Again, we can measure the extent of Britain’s decline when we consider, without offering too much explanation, that an important twentieth-century philosophical movement, called analytic philosophy, rejected the notion of gazing at big Ideas in favor of analyzing the way ordinary people use ordinary language.


This would not matter were there no ideological resistance to teaching a standard language and pronunciation in parallel to the local way of speaking, which pupils could then adopt as necessary, without losing their local dialect. But such instruction would constitute an assault on their self-esteem, for it suggests that they needed to learn something even as basic as how to talk. And since practically everyone learns to talk in some manner, and none is superior to any other, pedagogical interference has no justification. The pupil gets the impression that he has nothing to learn (a lesson easily extended to other fields) and the teacher that he has nothing to teach, which relieves him of responsibility as well as any chance of being judged wanting. The Polish receptionist was not the victim of such nonsense. She knew that her task was to make herself understandable to customers; a Briton with a strong regional accent would think that it was the duty of the customer to understand him or her.


Again, in a country that revolutionized the practice of good manners and gentility, such cultural habits have fallen into disuse. They are on life support, sustained only by Polish receptionists:


The Polish receptionist had another advantage not frequently found among the British: a knowledge of how to address people, in a friendly, polite, but not overfamiliar manner, an implicit knowledge that derives from a culture rather than from formal training. In her position, a young Briton would often be either obsequious or, more likely, resentful—determined to prove that a cat may look at a king. Even answering the telephone in an appropriate manner appears beyond the capacity of more and more Britons. Worse still, the gracelessness of modern British culture is not merely spontaneous but has an ideological edge to it, such that many come to regard any refinement of speech or manners as artificial, a manifestation of social injustice. The more vulgar the conduct, therefore, the more authentic and politically virtuous; a downward spiral. A service economy with a labor force that thinks like this is a service economy without service.

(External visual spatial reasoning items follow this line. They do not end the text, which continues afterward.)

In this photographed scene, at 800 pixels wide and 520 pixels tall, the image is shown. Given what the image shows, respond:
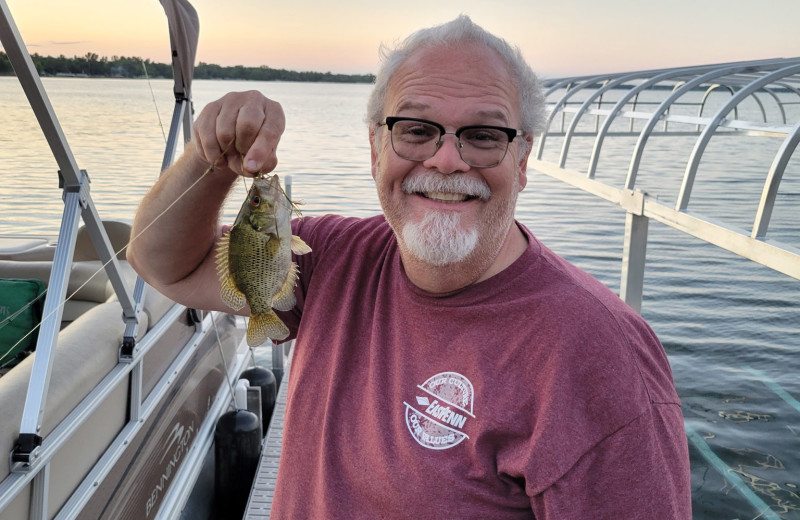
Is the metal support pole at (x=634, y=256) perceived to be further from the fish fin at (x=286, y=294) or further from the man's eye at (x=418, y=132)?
the fish fin at (x=286, y=294)

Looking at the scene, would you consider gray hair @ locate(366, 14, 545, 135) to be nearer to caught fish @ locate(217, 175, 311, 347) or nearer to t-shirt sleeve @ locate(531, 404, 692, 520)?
caught fish @ locate(217, 175, 311, 347)

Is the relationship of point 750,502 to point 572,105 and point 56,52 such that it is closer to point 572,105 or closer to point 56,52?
point 572,105

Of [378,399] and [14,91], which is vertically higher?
[14,91]

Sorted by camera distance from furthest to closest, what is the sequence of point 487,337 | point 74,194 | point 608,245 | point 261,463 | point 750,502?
point 608,245, point 750,502, point 261,463, point 74,194, point 487,337

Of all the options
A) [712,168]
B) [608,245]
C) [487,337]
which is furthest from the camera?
[712,168]

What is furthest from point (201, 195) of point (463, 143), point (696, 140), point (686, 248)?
point (686, 248)

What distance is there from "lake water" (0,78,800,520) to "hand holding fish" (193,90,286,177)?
0.63 m

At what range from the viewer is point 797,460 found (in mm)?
6406

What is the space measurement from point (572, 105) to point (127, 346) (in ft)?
18.8

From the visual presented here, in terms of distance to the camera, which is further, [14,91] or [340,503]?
[14,91]

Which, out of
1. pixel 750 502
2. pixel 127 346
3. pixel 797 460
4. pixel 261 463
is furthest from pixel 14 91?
pixel 797 460

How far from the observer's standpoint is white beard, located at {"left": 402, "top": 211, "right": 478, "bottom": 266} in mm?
1866

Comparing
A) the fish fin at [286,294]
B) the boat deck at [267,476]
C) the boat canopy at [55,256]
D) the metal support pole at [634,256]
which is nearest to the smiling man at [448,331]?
the fish fin at [286,294]

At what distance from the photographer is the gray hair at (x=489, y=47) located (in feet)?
6.77
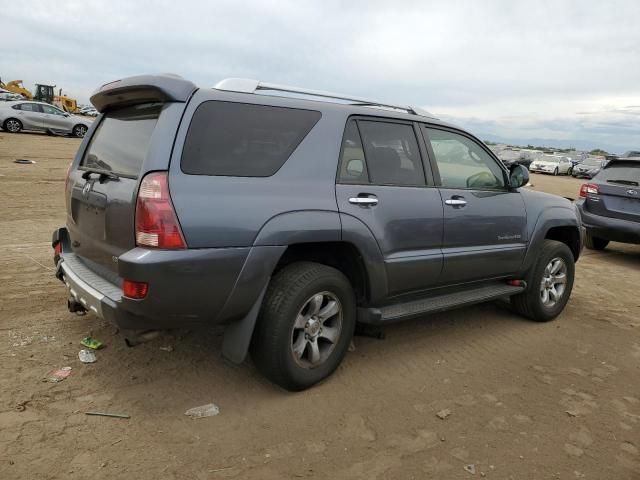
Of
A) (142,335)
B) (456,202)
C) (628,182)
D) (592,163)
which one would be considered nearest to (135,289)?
(142,335)

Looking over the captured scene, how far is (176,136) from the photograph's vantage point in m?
2.88

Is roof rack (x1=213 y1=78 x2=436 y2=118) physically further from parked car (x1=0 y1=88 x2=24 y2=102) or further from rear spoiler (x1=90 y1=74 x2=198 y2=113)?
parked car (x1=0 y1=88 x2=24 y2=102)

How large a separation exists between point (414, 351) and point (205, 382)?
1677mm

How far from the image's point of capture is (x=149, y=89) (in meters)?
3.02

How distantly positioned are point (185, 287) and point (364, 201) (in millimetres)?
1334

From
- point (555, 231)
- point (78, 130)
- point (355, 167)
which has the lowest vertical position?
Answer: point (78, 130)

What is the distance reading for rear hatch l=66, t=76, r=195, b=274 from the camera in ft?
9.52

Ah, yes. Propriety and decorum signal social injustice. I need not explain this. All good Americans embrace the same deviant values. 


Dalrymple implies that this breakdown of good behavior derives from a tendency to copy bad American cultural habits. It comes from the notion that each culture has a right to its own habits, and that none are better or worse than any other. 


Having long absorbed, both subliminally and consciously, the doctrines of multiculturalism—that no way of being is superior to any other—they logically conclude that the way they are is as good as the way anybody else is, and therefore that no one has any justification for demanding change of them. If multiculturalism requires us to accept others as they are, it has the corollary that others must accept us as we are: an attitude much in evidence when young British people gather in foreign resorts, where they are (rightly) feared and detested. If drinking and debauchery are part of our culture, who has the right to gainsay it?


Does this all spell the decline of Great Britain as a world leading nation? And does it show us how our cultural influence has damaged other people in other parts of the world. 


One would like to think that Britain is holding out against the rising tide of multicultural perversity and decadence, but apparently, such is not the case. Apparently, America has become a cultural toxin.